See: Ramonetti, M., & Pilato, V. (2019). Keeping the Equity, Inclusion, and Diversity Conversations Going. Urban Library Journal, 25 (1). Retrieved from https://academicworks.cuny.edu/ulj/vol25/iss1/1
- How did you first hear about/join your SIG?
I was asked in 2014 to co-coordinate our SIG by Philip Dombowsky.
- What are the main topics of conversation for your SIG right now? Has there been any unexpected or fruitful conversation in the past year?
I’m always delighted to see students interested in the fields of art librarianship and provenance research. For example, SIG members I’ve worked with are interested in Museum work, especially provenance research. Others have become professionals in the fields of Art Librarianship and as Digital Projects Librarians at SUNY and Digital Collections Manager at Adelphi University.
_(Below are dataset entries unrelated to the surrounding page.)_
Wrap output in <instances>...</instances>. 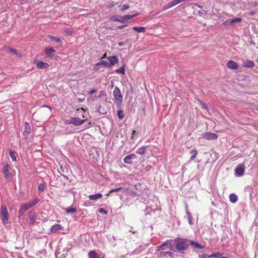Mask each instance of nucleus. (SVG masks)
<instances>
[{
	"mask_svg": "<svg viewBox=\"0 0 258 258\" xmlns=\"http://www.w3.org/2000/svg\"><path fill=\"white\" fill-rule=\"evenodd\" d=\"M113 85L112 84V85H111V87H113Z\"/></svg>",
	"mask_w": 258,
	"mask_h": 258,
	"instance_id": "obj_59",
	"label": "nucleus"
},
{
	"mask_svg": "<svg viewBox=\"0 0 258 258\" xmlns=\"http://www.w3.org/2000/svg\"><path fill=\"white\" fill-rule=\"evenodd\" d=\"M174 243L177 250L182 252L189 247V240L177 237L174 239Z\"/></svg>",
	"mask_w": 258,
	"mask_h": 258,
	"instance_id": "obj_1",
	"label": "nucleus"
},
{
	"mask_svg": "<svg viewBox=\"0 0 258 258\" xmlns=\"http://www.w3.org/2000/svg\"><path fill=\"white\" fill-rule=\"evenodd\" d=\"M123 189V187H118V188H114V189H112L111 190H110L109 191V193H113L114 192H117V191H119L120 190H121Z\"/></svg>",
	"mask_w": 258,
	"mask_h": 258,
	"instance_id": "obj_41",
	"label": "nucleus"
},
{
	"mask_svg": "<svg viewBox=\"0 0 258 258\" xmlns=\"http://www.w3.org/2000/svg\"><path fill=\"white\" fill-rule=\"evenodd\" d=\"M115 72L117 73H121V74H125V70L124 66L121 67V68L116 69L115 70Z\"/></svg>",
	"mask_w": 258,
	"mask_h": 258,
	"instance_id": "obj_33",
	"label": "nucleus"
},
{
	"mask_svg": "<svg viewBox=\"0 0 258 258\" xmlns=\"http://www.w3.org/2000/svg\"><path fill=\"white\" fill-rule=\"evenodd\" d=\"M24 128L25 130L23 135L26 136L29 135L31 132L30 125L27 122H25L24 123Z\"/></svg>",
	"mask_w": 258,
	"mask_h": 258,
	"instance_id": "obj_14",
	"label": "nucleus"
},
{
	"mask_svg": "<svg viewBox=\"0 0 258 258\" xmlns=\"http://www.w3.org/2000/svg\"><path fill=\"white\" fill-rule=\"evenodd\" d=\"M96 92H97V90L96 89H93V90H92L91 91H90L89 92V94L93 95V94H94V93H95Z\"/></svg>",
	"mask_w": 258,
	"mask_h": 258,
	"instance_id": "obj_48",
	"label": "nucleus"
},
{
	"mask_svg": "<svg viewBox=\"0 0 258 258\" xmlns=\"http://www.w3.org/2000/svg\"><path fill=\"white\" fill-rule=\"evenodd\" d=\"M135 132H136V131H133L132 135H134V134H135Z\"/></svg>",
	"mask_w": 258,
	"mask_h": 258,
	"instance_id": "obj_56",
	"label": "nucleus"
},
{
	"mask_svg": "<svg viewBox=\"0 0 258 258\" xmlns=\"http://www.w3.org/2000/svg\"><path fill=\"white\" fill-rule=\"evenodd\" d=\"M111 20L114 22H120V21L121 20V17H118L116 16H112L111 18Z\"/></svg>",
	"mask_w": 258,
	"mask_h": 258,
	"instance_id": "obj_37",
	"label": "nucleus"
},
{
	"mask_svg": "<svg viewBox=\"0 0 258 258\" xmlns=\"http://www.w3.org/2000/svg\"><path fill=\"white\" fill-rule=\"evenodd\" d=\"M113 96L114 97V101L116 103L118 107H120L122 105L123 97L121 94L119 88L115 87L113 91Z\"/></svg>",
	"mask_w": 258,
	"mask_h": 258,
	"instance_id": "obj_2",
	"label": "nucleus"
},
{
	"mask_svg": "<svg viewBox=\"0 0 258 258\" xmlns=\"http://www.w3.org/2000/svg\"><path fill=\"white\" fill-rule=\"evenodd\" d=\"M222 254L220 252L213 253V254L208 255V258L211 257H220Z\"/></svg>",
	"mask_w": 258,
	"mask_h": 258,
	"instance_id": "obj_35",
	"label": "nucleus"
},
{
	"mask_svg": "<svg viewBox=\"0 0 258 258\" xmlns=\"http://www.w3.org/2000/svg\"><path fill=\"white\" fill-rule=\"evenodd\" d=\"M202 138L208 140H214L218 138V135L211 132H206L202 135Z\"/></svg>",
	"mask_w": 258,
	"mask_h": 258,
	"instance_id": "obj_5",
	"label": "nucleus"
},
{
- How has this SIG enhanced your professional life?
I attended an ARLIS conference workshop on WW II Provenance Research in 2014 at the National Archives in D.C. and it took off from there. We were asked to introduce ourselves and our reason for attending. When I mentioned that I worked with the William Randolph Hearst Archive at LIU, the moderator said “Oh Hearst.” This led to intense research on Nazi Provenance, presentations, articles, and most importantly, new colleagues. See the most recent article:
- How can we get connected with or learn more about your SIG? (primary platform for sharing, etc.) Email is best, email@example.com or firstname.lastname@example.org
- What is an emerging trend you see happening in your particular area of interest?
It would have to be provenance research in museum collections in general and digital project managing. There seems to be employment opportunities in both these fields.
- How have the members of your SIG been contributing to their field of practice or study in that area? (Examples from answer #5).
Student members I’ve worked with are interested in Museum work, especially provenance research. Others have become professionals in the fields of Art Librarianship and Digital Projects Librarian at SUNY and Digital Collections Manager at Adelphi University.
- As you look ahead, what are your goals, vision, or dreams for your SIG for the next year?
Since predictions for a return to some semblance of normalcy will probably be late 2021-early 2022. The resolve and interaction of members is key to defining our idea on vision and goals of our SIG.